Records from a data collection
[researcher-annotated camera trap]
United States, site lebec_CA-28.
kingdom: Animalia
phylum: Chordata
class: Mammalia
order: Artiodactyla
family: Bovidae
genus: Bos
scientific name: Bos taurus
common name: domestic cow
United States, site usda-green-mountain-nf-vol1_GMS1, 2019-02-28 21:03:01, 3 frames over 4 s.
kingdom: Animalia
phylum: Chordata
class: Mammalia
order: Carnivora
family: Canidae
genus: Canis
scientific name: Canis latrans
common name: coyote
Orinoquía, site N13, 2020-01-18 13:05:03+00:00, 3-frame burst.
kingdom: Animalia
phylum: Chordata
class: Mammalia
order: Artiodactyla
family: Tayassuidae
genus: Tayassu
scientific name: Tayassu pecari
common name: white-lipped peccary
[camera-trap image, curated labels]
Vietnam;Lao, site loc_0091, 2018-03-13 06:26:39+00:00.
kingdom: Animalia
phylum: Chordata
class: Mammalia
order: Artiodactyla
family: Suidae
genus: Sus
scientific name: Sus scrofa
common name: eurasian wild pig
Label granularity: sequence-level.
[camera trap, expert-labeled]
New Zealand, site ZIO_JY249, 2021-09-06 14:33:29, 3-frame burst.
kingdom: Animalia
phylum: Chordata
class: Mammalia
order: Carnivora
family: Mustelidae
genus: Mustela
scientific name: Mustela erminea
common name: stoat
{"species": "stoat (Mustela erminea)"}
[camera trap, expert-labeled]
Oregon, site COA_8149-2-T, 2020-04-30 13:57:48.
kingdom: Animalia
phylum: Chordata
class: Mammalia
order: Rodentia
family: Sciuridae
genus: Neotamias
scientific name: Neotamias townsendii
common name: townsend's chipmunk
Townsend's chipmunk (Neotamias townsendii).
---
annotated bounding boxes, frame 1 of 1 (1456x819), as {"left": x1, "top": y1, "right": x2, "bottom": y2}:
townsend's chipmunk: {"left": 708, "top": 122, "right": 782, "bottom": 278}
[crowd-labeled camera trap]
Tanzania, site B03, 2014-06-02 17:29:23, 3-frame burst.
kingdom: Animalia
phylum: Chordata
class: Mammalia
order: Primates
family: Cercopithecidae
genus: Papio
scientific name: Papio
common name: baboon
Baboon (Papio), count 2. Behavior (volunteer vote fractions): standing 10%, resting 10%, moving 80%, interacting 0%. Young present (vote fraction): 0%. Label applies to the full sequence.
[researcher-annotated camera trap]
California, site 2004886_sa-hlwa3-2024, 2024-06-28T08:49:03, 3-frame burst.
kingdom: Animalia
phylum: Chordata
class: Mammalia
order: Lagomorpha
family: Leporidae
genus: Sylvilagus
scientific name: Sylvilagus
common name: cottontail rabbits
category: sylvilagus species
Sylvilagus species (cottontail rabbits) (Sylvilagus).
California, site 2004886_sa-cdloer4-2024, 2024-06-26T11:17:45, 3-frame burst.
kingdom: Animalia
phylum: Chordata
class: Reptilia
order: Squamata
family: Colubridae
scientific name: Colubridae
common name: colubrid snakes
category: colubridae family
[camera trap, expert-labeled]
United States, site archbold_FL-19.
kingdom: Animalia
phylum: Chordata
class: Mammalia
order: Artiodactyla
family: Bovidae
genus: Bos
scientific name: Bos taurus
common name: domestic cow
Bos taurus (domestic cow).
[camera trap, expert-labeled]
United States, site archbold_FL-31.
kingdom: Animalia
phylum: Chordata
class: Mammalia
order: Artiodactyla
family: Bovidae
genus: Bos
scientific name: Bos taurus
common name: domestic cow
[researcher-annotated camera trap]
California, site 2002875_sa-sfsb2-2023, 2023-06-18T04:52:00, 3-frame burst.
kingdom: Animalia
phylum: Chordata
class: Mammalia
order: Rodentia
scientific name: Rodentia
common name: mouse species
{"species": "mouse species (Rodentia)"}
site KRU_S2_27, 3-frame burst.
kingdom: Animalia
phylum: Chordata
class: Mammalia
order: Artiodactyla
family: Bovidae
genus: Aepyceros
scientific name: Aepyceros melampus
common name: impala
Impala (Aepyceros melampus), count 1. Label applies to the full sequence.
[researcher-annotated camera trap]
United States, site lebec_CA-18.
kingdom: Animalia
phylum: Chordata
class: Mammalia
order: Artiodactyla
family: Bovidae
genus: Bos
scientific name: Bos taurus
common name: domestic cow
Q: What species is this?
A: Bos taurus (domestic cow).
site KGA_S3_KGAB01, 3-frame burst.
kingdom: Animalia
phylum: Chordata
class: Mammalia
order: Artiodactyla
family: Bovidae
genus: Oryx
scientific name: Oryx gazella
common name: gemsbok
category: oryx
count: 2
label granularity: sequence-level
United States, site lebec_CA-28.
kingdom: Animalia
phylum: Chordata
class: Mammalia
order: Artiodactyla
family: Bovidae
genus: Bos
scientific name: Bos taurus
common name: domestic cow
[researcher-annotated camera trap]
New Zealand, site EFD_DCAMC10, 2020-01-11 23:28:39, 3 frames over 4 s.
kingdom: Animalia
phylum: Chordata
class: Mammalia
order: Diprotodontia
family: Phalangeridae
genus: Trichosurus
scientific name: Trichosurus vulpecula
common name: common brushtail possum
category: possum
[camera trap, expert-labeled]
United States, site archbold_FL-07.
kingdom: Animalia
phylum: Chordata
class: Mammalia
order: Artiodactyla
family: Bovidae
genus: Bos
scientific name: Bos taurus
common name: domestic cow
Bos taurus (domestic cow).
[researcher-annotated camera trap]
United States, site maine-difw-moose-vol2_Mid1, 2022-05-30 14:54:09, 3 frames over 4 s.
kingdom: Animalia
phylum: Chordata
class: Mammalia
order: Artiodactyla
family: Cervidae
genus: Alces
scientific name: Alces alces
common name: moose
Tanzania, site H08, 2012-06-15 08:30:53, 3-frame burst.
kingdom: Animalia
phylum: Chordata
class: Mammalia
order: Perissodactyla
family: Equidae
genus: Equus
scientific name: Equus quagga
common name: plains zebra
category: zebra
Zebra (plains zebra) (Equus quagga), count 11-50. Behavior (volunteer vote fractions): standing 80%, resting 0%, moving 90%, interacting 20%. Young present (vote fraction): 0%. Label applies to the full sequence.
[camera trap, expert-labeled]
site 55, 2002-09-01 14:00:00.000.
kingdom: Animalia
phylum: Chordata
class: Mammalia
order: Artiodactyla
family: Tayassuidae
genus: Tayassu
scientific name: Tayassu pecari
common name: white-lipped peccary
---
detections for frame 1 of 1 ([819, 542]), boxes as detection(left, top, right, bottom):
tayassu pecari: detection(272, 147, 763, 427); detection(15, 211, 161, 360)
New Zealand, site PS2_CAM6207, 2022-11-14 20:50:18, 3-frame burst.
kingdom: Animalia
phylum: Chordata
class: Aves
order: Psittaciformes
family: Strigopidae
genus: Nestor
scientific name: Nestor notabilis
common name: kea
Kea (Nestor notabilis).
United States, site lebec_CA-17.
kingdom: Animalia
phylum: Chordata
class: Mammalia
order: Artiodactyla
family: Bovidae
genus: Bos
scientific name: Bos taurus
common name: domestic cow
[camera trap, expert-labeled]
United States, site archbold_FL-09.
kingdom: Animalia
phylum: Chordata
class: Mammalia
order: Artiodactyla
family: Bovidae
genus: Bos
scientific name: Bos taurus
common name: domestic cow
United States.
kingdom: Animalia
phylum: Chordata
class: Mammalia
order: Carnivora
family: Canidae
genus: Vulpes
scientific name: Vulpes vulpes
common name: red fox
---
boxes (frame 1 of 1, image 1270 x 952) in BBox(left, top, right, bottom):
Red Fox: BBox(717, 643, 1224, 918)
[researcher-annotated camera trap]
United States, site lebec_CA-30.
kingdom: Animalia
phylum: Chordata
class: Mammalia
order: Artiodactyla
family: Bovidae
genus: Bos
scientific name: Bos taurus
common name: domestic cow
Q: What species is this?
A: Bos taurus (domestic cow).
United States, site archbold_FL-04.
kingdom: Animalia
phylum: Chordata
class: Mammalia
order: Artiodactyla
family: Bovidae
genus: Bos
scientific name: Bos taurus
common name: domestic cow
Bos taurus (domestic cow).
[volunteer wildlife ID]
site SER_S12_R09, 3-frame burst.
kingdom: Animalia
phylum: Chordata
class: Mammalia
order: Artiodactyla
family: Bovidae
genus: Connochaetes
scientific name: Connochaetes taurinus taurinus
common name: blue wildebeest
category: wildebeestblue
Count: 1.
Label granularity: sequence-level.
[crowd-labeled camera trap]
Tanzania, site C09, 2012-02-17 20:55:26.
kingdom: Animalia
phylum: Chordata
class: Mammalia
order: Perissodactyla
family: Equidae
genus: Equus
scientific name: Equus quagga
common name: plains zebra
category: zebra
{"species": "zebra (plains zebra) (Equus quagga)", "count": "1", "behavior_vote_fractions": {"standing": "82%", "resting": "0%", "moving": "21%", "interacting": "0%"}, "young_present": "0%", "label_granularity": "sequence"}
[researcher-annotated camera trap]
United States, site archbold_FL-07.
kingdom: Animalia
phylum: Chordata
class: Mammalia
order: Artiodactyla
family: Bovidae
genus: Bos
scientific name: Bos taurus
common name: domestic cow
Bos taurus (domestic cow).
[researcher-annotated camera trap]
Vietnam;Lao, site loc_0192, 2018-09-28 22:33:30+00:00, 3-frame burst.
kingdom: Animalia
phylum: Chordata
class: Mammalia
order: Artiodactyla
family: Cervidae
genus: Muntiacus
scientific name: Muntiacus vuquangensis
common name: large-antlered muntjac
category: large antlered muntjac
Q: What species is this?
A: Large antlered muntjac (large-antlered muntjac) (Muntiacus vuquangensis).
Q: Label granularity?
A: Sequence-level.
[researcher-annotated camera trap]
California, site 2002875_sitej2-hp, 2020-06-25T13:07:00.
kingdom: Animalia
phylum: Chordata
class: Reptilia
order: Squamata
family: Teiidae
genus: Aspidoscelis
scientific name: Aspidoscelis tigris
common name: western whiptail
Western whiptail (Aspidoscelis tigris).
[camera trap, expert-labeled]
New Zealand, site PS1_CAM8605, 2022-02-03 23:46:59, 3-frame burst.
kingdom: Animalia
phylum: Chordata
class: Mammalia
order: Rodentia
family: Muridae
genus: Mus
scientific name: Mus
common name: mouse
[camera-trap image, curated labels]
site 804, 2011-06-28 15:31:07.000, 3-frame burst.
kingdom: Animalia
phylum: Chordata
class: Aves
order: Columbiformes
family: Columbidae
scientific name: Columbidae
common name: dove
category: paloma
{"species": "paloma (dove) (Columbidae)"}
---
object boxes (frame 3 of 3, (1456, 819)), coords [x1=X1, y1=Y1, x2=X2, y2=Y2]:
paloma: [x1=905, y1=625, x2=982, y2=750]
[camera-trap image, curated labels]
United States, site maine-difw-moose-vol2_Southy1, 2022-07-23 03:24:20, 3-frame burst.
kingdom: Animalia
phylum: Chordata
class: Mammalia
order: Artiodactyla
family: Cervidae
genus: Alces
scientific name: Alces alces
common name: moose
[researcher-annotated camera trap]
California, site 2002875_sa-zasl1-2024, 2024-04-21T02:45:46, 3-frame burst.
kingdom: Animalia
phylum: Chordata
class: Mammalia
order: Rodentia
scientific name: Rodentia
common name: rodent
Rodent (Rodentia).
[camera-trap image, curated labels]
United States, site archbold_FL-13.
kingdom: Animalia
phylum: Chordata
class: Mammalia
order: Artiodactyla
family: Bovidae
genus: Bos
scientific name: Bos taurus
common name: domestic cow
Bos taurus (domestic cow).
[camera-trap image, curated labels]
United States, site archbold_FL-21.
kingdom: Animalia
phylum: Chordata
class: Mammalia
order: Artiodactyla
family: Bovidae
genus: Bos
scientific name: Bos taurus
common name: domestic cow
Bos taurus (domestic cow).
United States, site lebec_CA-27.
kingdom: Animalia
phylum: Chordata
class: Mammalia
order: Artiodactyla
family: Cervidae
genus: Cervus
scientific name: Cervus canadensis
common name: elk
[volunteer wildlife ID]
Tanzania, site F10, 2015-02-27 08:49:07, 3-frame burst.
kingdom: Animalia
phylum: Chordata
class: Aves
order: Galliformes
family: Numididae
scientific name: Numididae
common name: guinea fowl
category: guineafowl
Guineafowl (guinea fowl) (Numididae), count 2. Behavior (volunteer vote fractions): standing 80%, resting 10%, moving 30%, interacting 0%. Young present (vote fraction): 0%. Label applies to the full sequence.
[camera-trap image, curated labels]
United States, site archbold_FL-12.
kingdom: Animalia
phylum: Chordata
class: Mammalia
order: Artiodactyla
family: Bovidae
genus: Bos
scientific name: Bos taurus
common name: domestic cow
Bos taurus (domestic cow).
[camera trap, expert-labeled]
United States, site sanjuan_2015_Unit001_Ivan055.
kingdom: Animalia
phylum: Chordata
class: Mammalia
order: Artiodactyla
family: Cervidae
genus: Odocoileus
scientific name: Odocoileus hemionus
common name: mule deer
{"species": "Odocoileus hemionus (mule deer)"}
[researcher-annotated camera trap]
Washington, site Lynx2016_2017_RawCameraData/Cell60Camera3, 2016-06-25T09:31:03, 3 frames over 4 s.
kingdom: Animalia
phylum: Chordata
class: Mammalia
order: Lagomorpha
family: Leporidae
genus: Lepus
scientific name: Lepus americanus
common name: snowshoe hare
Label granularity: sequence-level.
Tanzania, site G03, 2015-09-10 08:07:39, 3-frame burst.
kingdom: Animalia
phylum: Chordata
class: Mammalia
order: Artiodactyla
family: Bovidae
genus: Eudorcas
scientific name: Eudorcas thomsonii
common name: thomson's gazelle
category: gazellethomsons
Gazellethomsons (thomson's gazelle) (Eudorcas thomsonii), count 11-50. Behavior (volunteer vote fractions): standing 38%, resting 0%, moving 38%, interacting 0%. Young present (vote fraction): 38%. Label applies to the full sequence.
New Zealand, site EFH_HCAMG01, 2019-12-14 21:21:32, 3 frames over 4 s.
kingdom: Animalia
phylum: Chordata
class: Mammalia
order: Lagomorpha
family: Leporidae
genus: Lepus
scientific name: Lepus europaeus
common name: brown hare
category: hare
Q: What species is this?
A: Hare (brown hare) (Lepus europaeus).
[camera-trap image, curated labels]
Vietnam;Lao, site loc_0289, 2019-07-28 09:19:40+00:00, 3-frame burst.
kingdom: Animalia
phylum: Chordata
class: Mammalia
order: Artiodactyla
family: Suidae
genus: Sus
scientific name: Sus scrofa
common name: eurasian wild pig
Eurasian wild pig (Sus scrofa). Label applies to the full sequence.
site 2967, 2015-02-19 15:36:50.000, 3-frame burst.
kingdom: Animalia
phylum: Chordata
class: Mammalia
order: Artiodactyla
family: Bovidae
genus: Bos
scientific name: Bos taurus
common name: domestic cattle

## Prompt
Return nothing but the lines from the top of the records above through the line that has "scientific name: Canis latrans". Keep each one exact.

## Task answer
[researcher-annotated camera trap]
United States, site lebec_CA-28.
kingdom: Animalia
phylum: Chordata
class: Mammalia
order: Artiodactyla
family: Bovidae
genus: Bos
scientific name: Bos taurus
common name: domestic cow
United States, site usda-green-mountain-nf-vol1_GMS1, 2019-02-28 21:03:01, 3 frames over 4 s.
kingdom: Animalia
phylum: Chordata
class: Mammalia
order: Carnivora
family: Canidae
genus: Canis
scientific name: Canis latrans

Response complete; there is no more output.